For individuals who have stress fractures, osteotomy sites, or distraction osteogenesis who receive low-intensity pulsed ultrasound as an adjunct to routine care, the evidence includes only lower quality studies consisting of small RCTs, retrospective comparative observational studies, and one meta-analysis for distraction osteogenesis. Relevant outcomes are symptoms, morbid events, functional outcomes, and quality of life. Results do not generally include functional outcomes and results across various outcomes, primarily time to radiographic healing, are inconsistent. The meta-analysis of 3 trials using low-intensity pulsed ultrasound for distraction osteogenesis reported no statistically significant differences in physiological or functional outcomes. The evidence is insufficient to determine that the technology results in an improvement in the net health outcome.

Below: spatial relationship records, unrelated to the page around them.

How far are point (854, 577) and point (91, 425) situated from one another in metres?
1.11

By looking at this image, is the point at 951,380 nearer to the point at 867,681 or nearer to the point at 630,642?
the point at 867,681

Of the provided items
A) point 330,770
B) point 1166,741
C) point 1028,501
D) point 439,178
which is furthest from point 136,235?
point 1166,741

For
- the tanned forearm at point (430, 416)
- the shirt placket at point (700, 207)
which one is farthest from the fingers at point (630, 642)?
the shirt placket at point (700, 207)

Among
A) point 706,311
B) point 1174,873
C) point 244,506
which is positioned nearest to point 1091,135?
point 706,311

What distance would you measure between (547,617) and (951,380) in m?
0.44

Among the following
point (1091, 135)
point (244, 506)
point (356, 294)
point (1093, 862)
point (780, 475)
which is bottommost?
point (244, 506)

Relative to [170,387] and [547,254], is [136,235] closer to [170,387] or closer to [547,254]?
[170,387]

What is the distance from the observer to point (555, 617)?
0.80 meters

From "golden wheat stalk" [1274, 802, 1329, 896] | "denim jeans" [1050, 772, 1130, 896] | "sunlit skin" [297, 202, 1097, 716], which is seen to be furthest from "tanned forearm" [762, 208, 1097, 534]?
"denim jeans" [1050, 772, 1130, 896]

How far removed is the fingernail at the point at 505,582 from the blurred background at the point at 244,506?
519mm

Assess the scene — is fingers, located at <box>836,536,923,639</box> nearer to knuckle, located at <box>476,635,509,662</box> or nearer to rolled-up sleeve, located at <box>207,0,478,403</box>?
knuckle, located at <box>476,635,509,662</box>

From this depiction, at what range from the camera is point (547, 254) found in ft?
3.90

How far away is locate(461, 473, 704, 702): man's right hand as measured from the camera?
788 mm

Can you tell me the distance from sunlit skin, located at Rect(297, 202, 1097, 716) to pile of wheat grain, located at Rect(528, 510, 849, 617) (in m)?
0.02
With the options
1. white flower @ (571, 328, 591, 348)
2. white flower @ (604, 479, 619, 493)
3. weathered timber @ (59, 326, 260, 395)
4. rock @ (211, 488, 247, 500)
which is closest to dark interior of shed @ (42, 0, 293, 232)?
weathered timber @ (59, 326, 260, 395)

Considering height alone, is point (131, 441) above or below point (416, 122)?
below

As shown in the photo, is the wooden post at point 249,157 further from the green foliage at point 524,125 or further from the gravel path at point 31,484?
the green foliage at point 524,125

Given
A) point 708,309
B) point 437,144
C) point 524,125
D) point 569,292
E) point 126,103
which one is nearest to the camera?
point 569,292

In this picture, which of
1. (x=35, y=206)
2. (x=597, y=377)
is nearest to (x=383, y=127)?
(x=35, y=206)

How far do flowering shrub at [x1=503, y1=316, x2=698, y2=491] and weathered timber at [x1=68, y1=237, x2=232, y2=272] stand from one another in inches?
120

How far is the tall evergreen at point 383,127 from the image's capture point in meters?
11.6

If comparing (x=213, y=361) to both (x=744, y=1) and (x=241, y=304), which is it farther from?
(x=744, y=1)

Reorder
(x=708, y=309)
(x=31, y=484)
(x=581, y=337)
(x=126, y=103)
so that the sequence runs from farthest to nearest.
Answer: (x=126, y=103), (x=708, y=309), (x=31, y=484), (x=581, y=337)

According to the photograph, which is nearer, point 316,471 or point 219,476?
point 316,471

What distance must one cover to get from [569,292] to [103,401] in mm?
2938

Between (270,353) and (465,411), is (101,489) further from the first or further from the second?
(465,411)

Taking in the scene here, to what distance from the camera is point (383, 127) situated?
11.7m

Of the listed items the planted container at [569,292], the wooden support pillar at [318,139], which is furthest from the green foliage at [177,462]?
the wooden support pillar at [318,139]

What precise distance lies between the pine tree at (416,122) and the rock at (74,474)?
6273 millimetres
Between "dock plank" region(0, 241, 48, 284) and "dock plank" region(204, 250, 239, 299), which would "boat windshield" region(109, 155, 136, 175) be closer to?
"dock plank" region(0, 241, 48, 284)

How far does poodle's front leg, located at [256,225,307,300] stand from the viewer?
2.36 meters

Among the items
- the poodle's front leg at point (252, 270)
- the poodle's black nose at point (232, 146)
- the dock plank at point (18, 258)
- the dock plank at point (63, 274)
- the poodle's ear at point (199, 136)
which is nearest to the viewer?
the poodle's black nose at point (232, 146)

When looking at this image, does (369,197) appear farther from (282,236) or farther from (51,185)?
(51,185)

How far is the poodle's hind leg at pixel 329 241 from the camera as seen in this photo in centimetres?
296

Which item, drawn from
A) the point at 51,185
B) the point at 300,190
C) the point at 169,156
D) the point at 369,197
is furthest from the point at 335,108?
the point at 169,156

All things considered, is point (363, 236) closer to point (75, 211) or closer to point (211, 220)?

Practice Guidelines and Position Statements
National Institute for Health and Clinical Excellence
In 2013, the National Institute for Health and Care Excellence (NICE) published guidance on Exogen for the treatment of long-bone fractures with nonunion and delayed fracture healing.
The NICE concluded that use of the Exogen bone healing system to treat long-bone fractures with nonunion is supported by "clinical evidence" and "cost savings … through avoiding surgery." For long-bone fractures with delayed healing, defined as no radiologic evidence of healing after 3 months, there was "some radiologic evidence of improved healing." However, due to "substantial uncertainties about the rate at which bone healing progresses without adjunctive treatment between 3 and 9 months after fracture" and need for surgery, "cost consequences" were uncertain.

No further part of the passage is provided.